- [What this task involves]: Please set down each entry exactly, omitting any picture it holds.

-=-=-=-=-

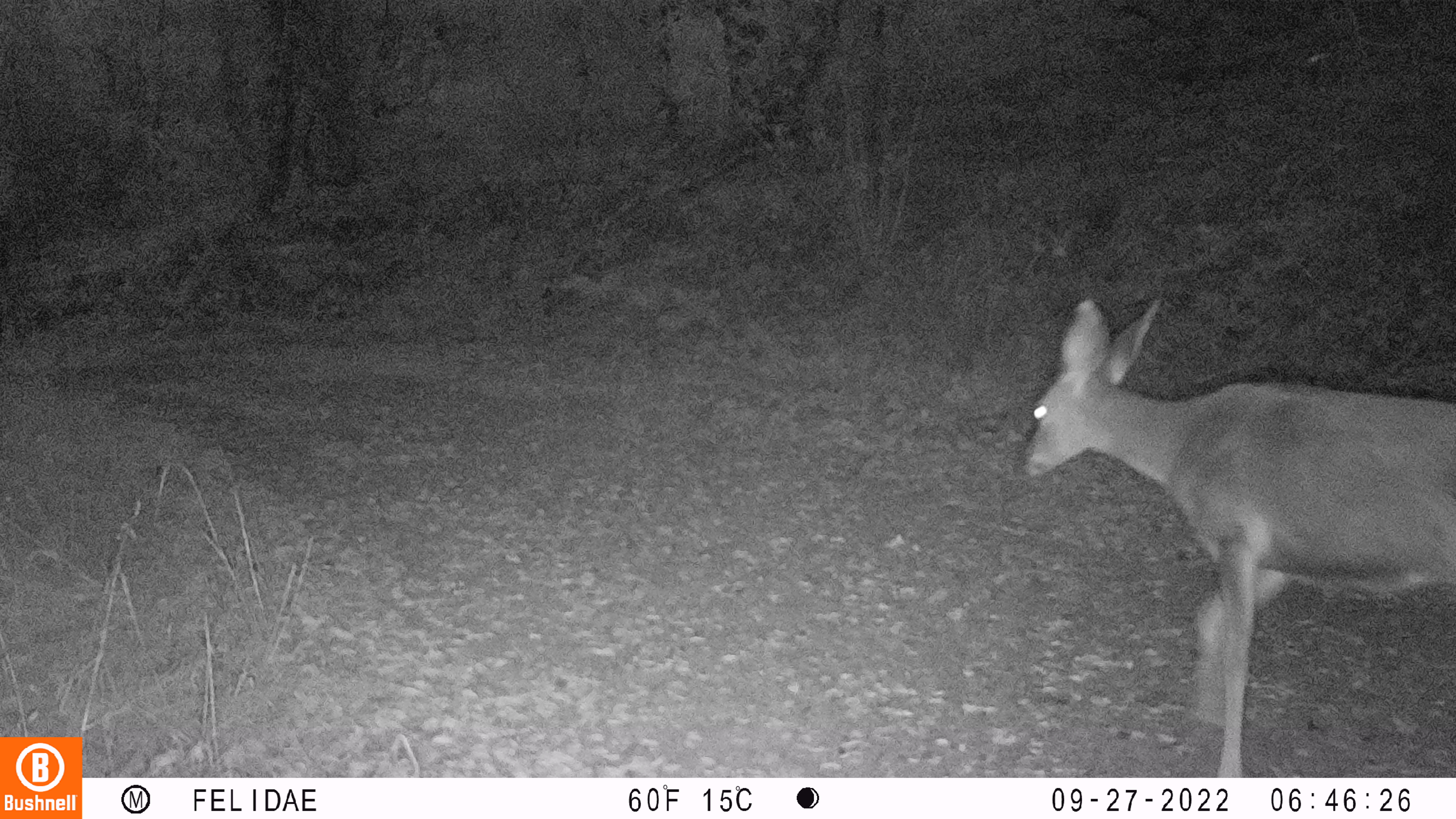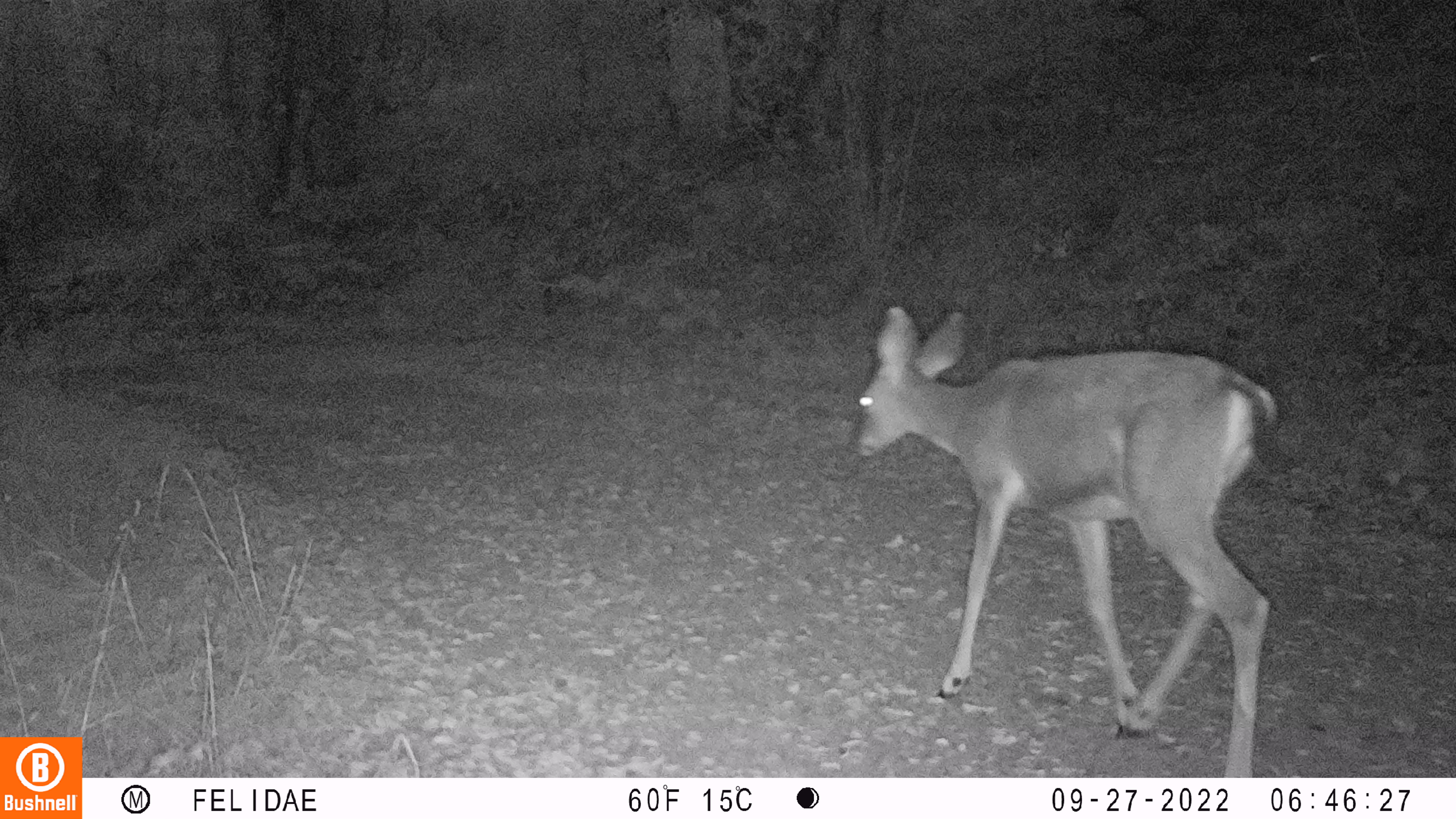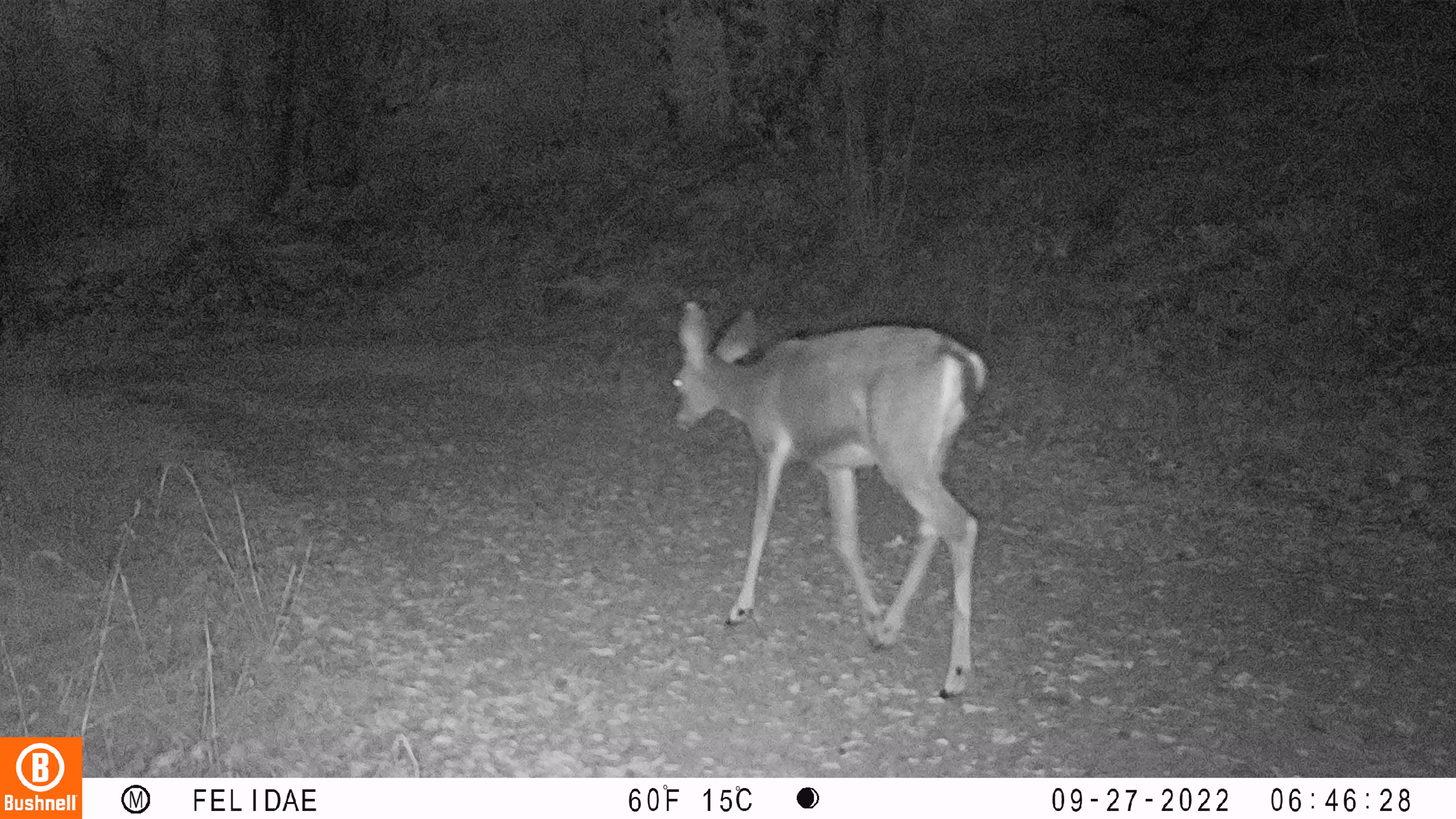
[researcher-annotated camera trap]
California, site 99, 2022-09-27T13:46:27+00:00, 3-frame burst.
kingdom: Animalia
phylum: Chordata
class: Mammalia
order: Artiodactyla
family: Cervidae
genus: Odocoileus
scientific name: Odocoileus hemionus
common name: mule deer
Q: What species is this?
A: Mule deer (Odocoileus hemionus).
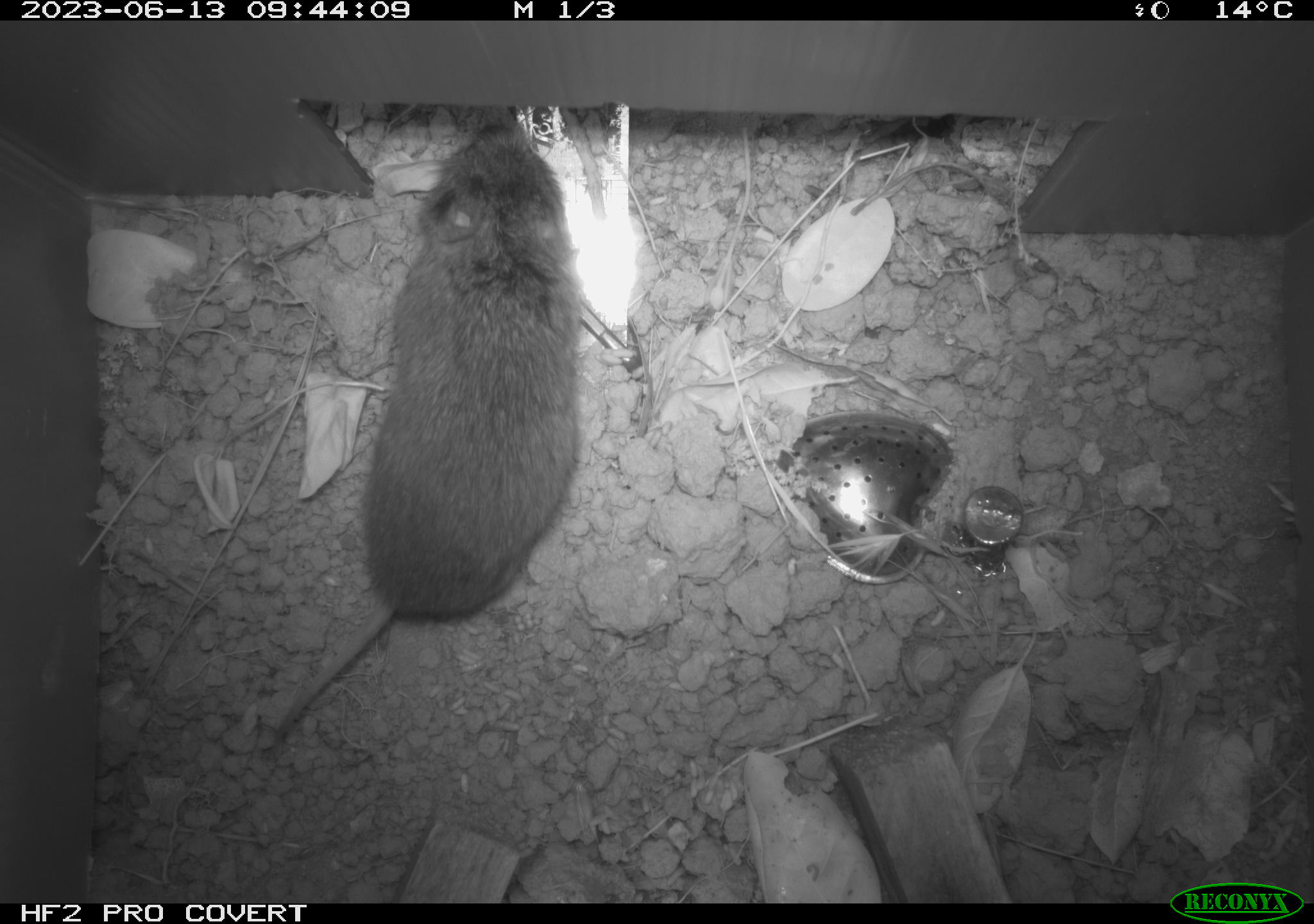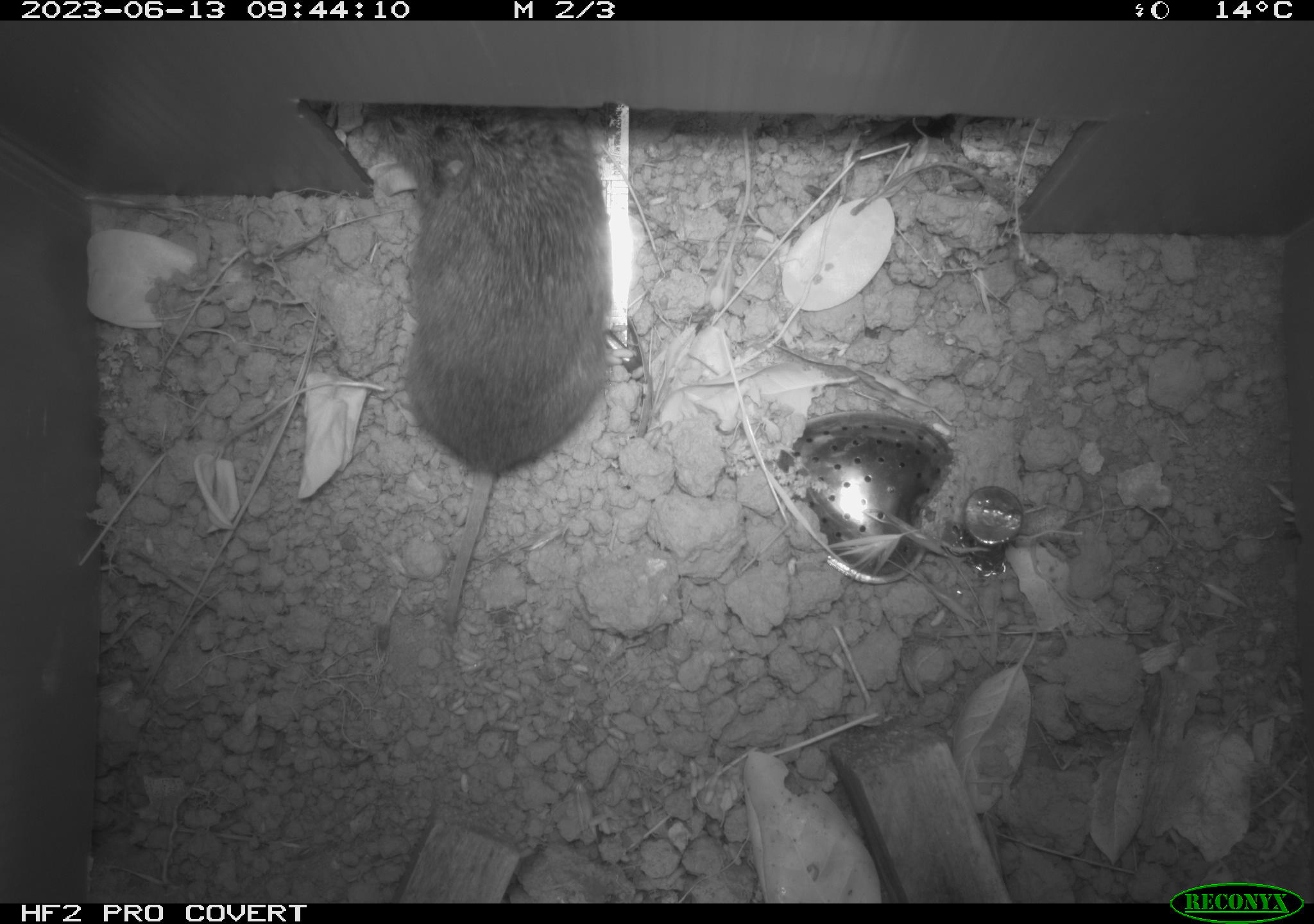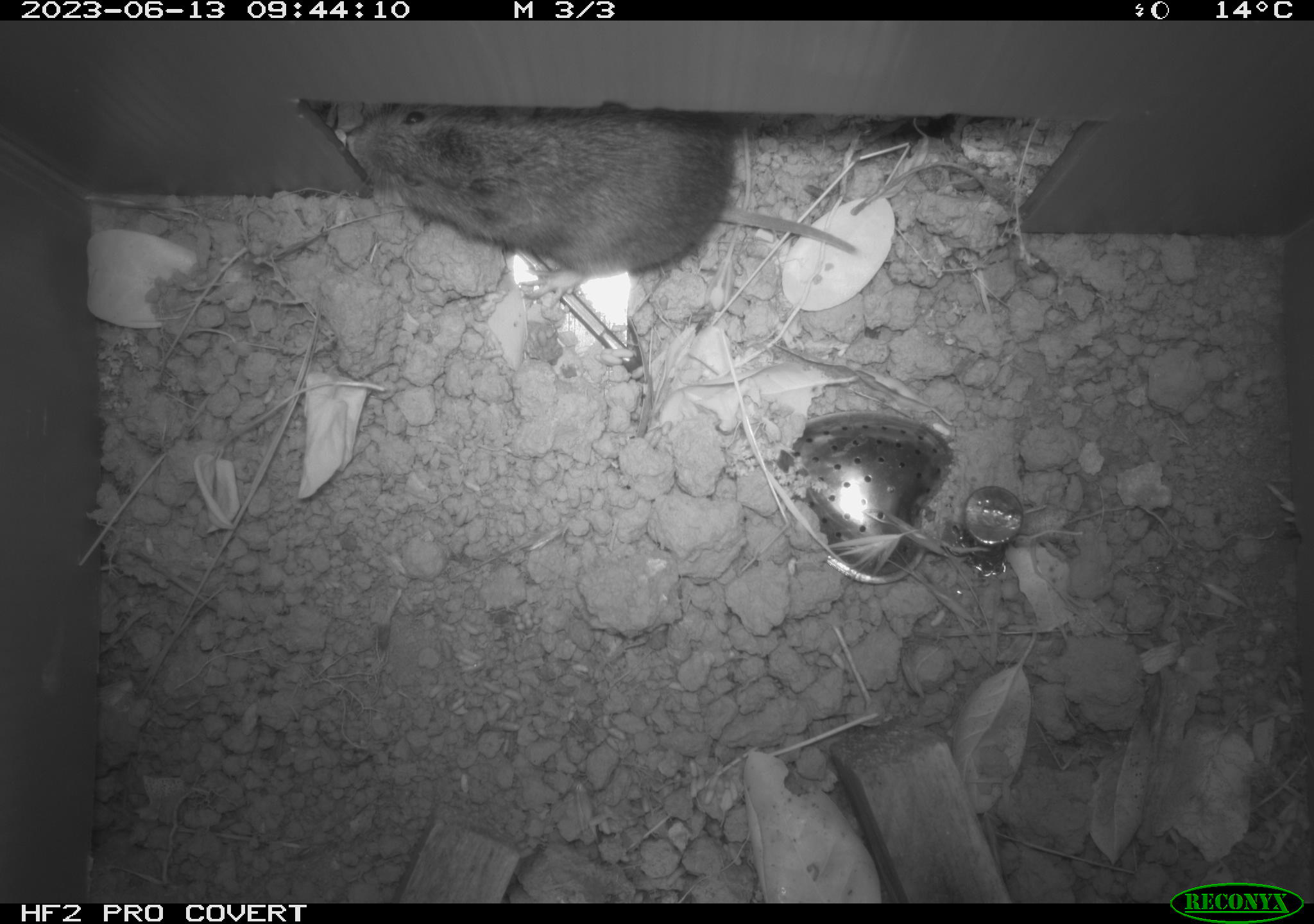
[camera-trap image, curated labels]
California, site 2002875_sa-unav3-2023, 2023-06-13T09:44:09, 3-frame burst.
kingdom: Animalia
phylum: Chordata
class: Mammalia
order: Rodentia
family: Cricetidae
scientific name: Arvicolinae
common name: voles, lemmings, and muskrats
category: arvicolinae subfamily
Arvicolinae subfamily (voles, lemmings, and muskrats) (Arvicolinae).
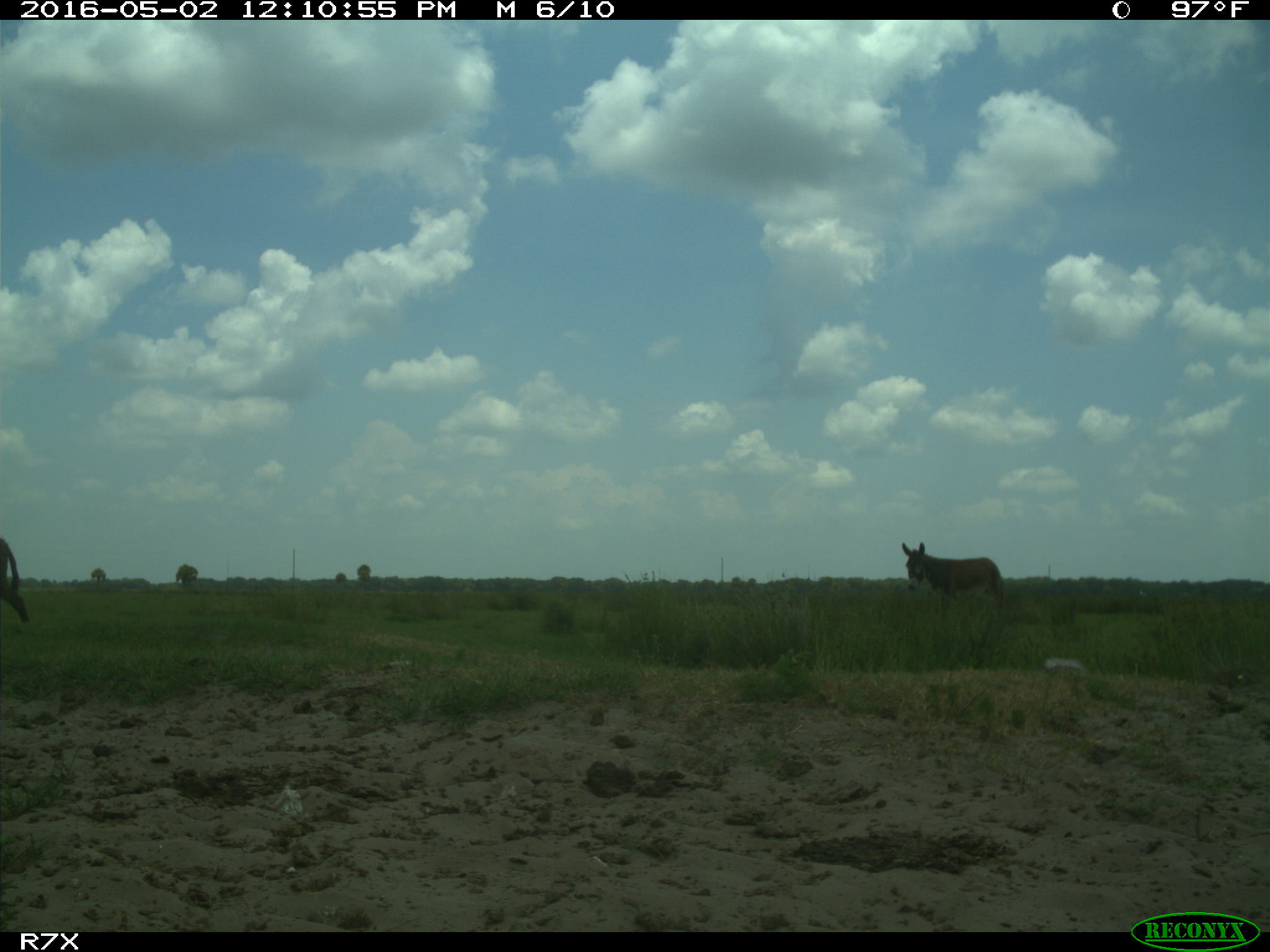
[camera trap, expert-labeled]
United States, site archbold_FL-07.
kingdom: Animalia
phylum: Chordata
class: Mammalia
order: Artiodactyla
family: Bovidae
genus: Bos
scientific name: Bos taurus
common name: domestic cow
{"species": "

-=-=-=-=-

- [Result]:
[researcher-annotated camera trap]
California, site 99, 2022-09-27T13:46:27+00:00, 3-frame burst.
kingdom: Animalia
phylum: Chordata
class: Mammalia
order: Artiodactyla
family: Cervidae
genus: Odocoileus
scientific name: Odocoileus hemionus
common name: mule deer
Q: What species is this?
A: Mule deer (Odocoileus hemionus).
[camera-trap image, curated labels]
California, site 2002875_sa-unav3-2023, 2023-06-13T09:44:09, 3-frame burst.
kingdom: Animalia
phylum: Chordata
class: Mammalia
order: Rodentia
family: Cricetidae
scientific name: Arvicolinae
common name: voles, lemmings, and muskrats
category: arvicolinae subfamily
Arvicolinae subfamily (voles, lemmings, and muskrats) (Arvicolinae).
[camera trap, expert-labeled]
United States, site archbold_FL-07.
kingdom: Animalia
phylum: Chordata
class: Mammalia
order: Artiodactyla
family: Bovidae
genus: Bos
scientific name: Bos taurus
common name: domestic cow
{"species": "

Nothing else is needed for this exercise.